We wait in lines at the supermarket and we wait in traffic jams. We even have special areas in many service industries specifically designated for waiting. And although we live in an age of microwave ovens and instant messaging, we still grow restless for having to wait.
The year 2020 was a year that truly tested our capacity to wait. We have delayed the gratification of meeting with family members for special occasions. We have reframed from going out to eat, taking vacations, and even getting our hair cut, all in an effort to help control the spread of the coronavirus.
We have even deferred many group events at church and our gathering for worship services to ensure the health and welfare of our worshiping community.
In the Hebrew language of our Old Testament there were a few different Hebrew words that were translated as “waiting,” each with a slightly different meaning, but when it came to waiting on the Lord, the clear emphasis was the need to wait for God’s divine protection and restoration in times of distress.
As people of God, our heritage is one of waiting—although not always patiently—for the Lord to act. The Israelites waited 430 years for God to deliver them from bondage in Egypt. Then they wandered 40 additional years in the wilderness before being brought into the Promised Land.

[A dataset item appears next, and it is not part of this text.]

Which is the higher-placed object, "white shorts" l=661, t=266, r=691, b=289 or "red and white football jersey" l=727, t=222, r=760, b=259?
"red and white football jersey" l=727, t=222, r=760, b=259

Later, they waited for centuries for the promised Messiah. Then, after their temple was destroyed in 586 BCE, they were taken captive once more, this time to Babylon, and again they waited 70 years to be set free.
During their time of exile, they reasoned that God could not be confined to a building and that they surely could worship God apart from the sacrifice at the temple. They learned to become people of the book, as their sacred scripture took on even greater significance. They learned patience and perseverance, if not contentment, and they marked their days with designated times of prayer and individual worship. And most significantly, they never gave up hope as they encouraged and reminded one another that God is faithful.
This March will mark one year since our last in-person worship, and we are all anxious to be gathering once more in worship and fellowship. I do believe we will soon be back to in-person worship, although for a time it will feel not quite normal, as we will continue to take precautions to keep everyone one safe.
In this, our time of exile, let us continue to wait on the Lord patiently and actively, as we pray for and encourage one another. Let us devote ourselves to the study of God’s Holy Word and expand our own vision of God and strengthen our relationship with our Lord. Let us learn the secret of contentment as we trust in God’s provision, protection, and gracious timing.
Finally, let us take encouragement from the ancient words of the Psalmist, “Wait for the LORD; be strong, and let your heart take courage; wait for the LORD!”